• **Task details**
Below are records; work out how many of their lines contain "count" and give only that number.

• **Data shown**
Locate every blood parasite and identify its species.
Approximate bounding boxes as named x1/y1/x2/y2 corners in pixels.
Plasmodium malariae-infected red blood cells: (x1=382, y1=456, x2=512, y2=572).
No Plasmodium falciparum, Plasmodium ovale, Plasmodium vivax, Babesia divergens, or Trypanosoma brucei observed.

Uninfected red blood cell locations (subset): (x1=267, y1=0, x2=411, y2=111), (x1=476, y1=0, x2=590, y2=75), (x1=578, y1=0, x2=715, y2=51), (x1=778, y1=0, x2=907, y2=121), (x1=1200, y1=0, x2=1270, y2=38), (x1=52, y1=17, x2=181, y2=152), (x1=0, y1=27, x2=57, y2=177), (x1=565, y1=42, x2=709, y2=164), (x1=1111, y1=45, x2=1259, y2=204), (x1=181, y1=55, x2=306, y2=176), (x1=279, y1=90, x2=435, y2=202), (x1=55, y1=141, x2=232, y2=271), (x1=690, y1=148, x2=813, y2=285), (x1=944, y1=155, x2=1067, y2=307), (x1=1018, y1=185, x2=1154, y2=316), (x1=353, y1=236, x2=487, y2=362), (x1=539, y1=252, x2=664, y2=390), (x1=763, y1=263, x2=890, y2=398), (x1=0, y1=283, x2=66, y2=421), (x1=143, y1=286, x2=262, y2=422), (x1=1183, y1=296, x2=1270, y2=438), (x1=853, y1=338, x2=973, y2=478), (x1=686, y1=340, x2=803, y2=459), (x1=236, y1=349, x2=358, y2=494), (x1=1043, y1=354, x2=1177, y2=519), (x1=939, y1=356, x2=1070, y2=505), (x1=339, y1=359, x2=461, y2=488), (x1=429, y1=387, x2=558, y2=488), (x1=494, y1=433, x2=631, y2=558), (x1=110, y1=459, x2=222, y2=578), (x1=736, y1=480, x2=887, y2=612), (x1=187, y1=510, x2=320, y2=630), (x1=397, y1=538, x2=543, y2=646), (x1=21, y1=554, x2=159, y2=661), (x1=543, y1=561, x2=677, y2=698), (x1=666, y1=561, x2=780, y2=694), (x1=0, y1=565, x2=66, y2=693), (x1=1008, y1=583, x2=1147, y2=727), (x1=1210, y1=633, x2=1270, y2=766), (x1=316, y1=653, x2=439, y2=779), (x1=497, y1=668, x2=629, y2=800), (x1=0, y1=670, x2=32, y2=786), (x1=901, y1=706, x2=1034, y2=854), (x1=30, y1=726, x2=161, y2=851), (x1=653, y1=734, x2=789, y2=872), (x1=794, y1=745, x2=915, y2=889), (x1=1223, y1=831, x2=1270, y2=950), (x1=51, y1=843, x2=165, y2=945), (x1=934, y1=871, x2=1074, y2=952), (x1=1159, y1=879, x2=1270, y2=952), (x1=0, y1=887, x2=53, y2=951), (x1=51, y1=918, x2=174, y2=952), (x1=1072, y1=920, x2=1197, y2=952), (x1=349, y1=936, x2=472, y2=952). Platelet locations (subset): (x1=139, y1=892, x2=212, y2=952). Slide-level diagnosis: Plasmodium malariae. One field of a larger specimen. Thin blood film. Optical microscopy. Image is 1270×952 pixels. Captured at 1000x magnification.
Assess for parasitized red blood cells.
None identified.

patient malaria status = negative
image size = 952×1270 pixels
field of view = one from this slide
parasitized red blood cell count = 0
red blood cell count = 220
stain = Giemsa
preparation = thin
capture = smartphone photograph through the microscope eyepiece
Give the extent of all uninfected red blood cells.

---

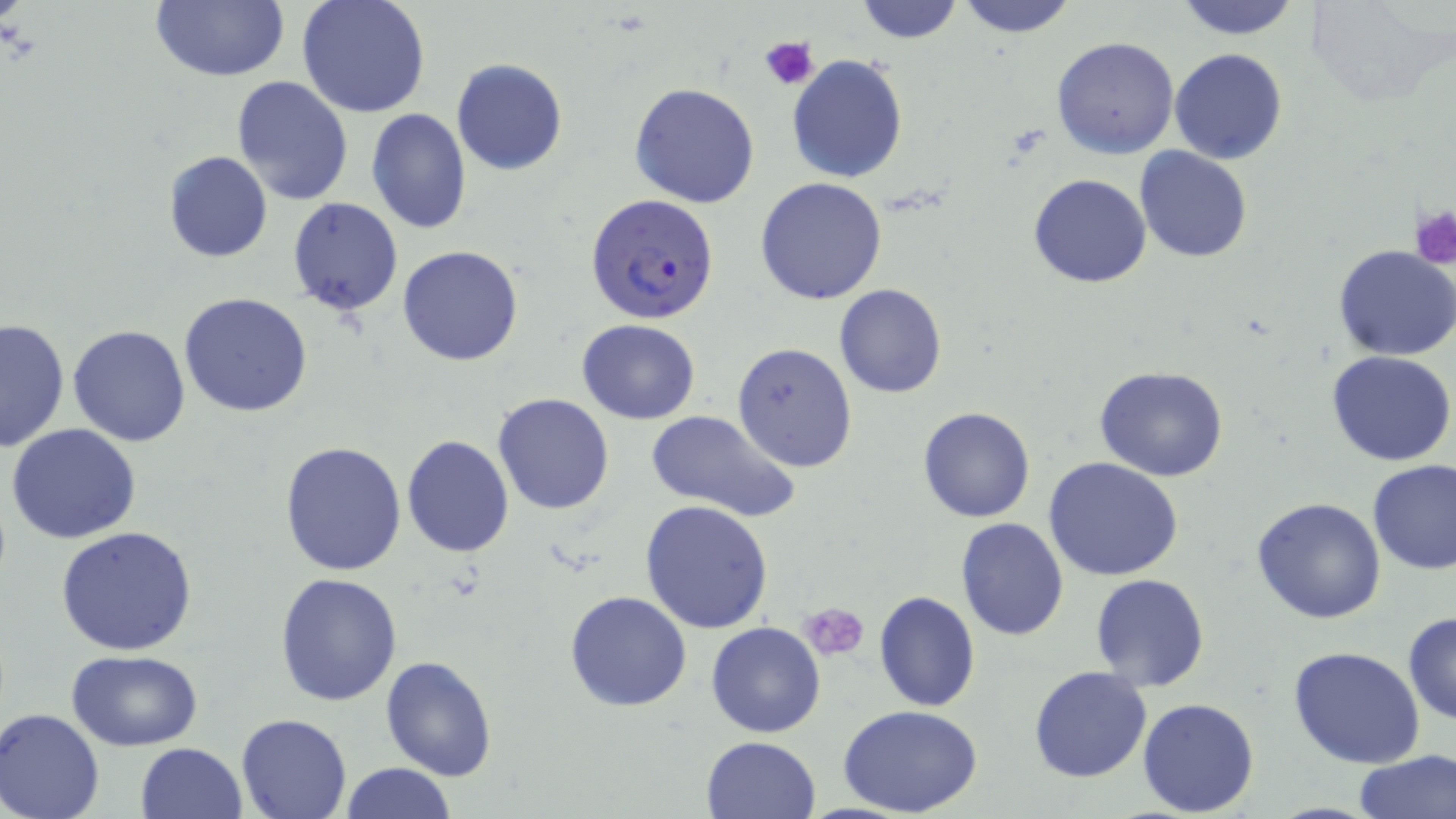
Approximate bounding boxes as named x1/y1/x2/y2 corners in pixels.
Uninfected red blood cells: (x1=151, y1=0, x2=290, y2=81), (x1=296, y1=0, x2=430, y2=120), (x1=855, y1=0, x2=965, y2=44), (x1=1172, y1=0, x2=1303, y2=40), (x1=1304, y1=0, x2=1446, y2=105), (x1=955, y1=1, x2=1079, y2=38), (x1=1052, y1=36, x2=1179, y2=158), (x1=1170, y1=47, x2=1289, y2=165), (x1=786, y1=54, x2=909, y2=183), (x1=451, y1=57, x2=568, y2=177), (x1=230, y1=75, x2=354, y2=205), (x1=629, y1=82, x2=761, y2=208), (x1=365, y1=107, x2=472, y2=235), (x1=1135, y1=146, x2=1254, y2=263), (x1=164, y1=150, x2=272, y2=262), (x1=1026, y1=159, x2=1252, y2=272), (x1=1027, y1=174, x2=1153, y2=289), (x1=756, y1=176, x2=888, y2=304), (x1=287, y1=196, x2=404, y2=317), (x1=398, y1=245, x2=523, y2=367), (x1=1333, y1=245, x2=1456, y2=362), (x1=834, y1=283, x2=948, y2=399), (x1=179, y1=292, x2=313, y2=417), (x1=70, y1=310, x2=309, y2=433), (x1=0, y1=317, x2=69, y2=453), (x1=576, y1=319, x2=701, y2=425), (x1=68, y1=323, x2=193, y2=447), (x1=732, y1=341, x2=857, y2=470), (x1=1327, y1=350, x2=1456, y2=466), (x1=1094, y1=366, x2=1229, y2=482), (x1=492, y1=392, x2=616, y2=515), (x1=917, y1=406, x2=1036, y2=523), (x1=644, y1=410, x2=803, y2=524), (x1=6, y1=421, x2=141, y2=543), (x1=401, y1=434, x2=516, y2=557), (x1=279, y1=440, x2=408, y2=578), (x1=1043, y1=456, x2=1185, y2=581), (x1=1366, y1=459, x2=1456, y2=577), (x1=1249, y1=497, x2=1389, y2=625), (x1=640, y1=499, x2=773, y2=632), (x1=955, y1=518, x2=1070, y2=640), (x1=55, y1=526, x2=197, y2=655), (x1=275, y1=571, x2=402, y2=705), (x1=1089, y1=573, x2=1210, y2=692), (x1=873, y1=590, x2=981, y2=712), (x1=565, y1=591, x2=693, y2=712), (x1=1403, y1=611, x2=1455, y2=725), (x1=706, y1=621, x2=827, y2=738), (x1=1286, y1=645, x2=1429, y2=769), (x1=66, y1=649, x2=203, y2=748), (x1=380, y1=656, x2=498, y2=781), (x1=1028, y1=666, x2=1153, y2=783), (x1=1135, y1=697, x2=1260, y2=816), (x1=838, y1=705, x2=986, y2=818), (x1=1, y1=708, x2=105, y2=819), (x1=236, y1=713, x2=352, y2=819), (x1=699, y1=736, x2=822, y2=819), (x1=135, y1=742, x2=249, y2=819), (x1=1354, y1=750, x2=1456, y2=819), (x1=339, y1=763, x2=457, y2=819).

• **Task answer**
2